A friend started a GoFundMe page for him which successfully raised the money to get the boat back, but now Mr Hall has another dilemma.
“Because the money was so generously donated by members of the public I asked Waterways Ireland if they might offer to waive the fee and I could donate the fund to a homeless charity, but they said no,” he told the
“Now I have to give them nearly €2,500, and I have to find a company who can remove the boat and bring it back to me.
“I can use the rest of the funds to do that, but I’d rather it go to a homeless charity, so I’m wondering if I could come to some sort of an arrangement with a suitable company where they might agree to do the job of picking up the boat and allow me to donate the fee to charity.
“The public donated in good faith, and I am eternally grateful for their generosity, but seeing as the story is about housing I think it would be great if a homeless charity benefited in some way,” he added.
Mr Hall explained how he had built the boathouse to a highly professional standard over the lockdowns so he would have a place to live because he cannot afford rent.
He has been staying with friends since the houseboat was taken from him, but says his plans now would be to put it in dry-dock and hopefully do whatever needs to be done to adapt it in such a way that Waterways Ireland would be happy for it to go back on the canal.

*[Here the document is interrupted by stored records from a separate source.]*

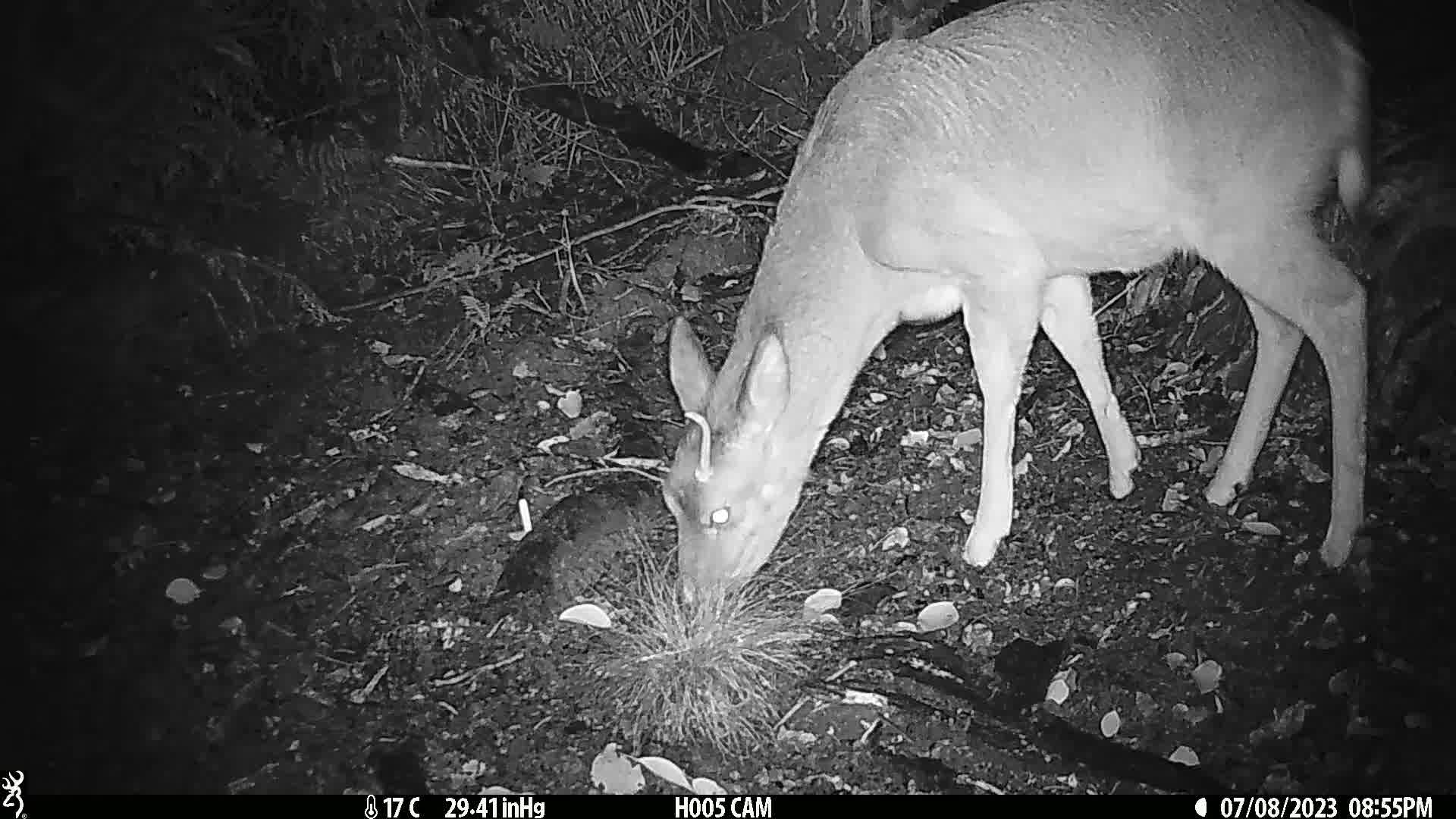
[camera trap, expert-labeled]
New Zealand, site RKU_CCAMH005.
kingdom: Animalia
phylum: Chordata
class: Mammalia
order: Artiodactyla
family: Cervidae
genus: Odocoileus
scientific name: Odocoileus virginianus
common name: white-tailed deer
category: white tailed deer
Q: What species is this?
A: White tailed deer (white-tailed deer) (Odocoileus virginianus).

“That will mean getting through some red tape and hurdles but I’ll have to take it one day at a time. I’ve invested so much energy into it now I don’t want to give up on the project,” he said.
“I won’t put it back in the water just now because I would always be looking over my shoulder to see if it would get confiscated again, and that wouldn’t be fair to all the people who donated the money to save the houseboat,” he added.
Waterways Ireland said it carries out regular visits to canals to ensure boats comply with its bye-laws.
“We work with owners to ensure they understand their responsibilities. Removing boats is a measure of last resort when non-compliance has been established,” it said.